Saved data entries:
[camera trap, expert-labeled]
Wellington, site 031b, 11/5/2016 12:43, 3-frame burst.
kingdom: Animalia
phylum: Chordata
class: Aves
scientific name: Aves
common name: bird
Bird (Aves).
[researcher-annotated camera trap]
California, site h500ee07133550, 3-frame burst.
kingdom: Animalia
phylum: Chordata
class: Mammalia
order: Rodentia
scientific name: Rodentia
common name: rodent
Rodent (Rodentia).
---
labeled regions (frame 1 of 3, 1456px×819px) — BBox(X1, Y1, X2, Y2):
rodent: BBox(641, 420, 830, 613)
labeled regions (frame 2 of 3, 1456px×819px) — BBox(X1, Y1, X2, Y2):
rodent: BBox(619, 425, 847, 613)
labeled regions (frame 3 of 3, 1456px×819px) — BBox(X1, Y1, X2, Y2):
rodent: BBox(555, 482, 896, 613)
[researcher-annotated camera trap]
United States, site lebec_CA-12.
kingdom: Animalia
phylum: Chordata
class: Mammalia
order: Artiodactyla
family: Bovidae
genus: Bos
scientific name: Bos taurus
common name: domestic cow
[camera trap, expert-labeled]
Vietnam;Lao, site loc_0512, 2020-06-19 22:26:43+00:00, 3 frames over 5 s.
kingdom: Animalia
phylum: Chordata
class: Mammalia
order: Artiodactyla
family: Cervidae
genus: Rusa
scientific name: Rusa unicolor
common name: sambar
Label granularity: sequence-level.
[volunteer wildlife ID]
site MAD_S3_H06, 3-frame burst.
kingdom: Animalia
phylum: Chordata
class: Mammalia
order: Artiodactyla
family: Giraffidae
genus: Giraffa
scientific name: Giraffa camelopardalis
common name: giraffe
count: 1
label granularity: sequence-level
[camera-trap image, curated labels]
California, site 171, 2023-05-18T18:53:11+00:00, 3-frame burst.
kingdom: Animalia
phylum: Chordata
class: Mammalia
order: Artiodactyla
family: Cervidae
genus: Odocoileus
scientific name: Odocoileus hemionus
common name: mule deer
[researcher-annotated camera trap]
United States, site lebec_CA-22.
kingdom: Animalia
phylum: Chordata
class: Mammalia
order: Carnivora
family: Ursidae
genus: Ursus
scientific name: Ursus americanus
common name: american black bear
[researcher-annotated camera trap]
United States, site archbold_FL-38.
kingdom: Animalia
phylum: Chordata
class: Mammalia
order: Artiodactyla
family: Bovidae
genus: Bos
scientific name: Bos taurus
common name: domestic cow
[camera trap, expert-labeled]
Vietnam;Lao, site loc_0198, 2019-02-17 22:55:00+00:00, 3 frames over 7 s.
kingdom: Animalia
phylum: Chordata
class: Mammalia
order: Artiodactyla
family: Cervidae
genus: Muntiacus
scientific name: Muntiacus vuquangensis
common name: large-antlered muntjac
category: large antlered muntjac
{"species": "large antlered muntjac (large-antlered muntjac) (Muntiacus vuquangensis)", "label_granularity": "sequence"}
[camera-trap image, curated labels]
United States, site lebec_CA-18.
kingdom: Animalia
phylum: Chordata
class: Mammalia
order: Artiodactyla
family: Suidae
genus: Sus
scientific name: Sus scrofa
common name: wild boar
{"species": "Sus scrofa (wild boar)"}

• TASK REQUIREMENTS:
Search the entries for the string "Vietnam" and collect each line that has it.

• WRITTEN REPLY:
Vietnam;Lao, site loc_0512, 2020-06-19 22:26:43+00:00, 3 frames over 5 s.
Vietnam;Lao, site loc_0198, 2019-02-17 22:55:00+00:00, 3 frames over 7 s.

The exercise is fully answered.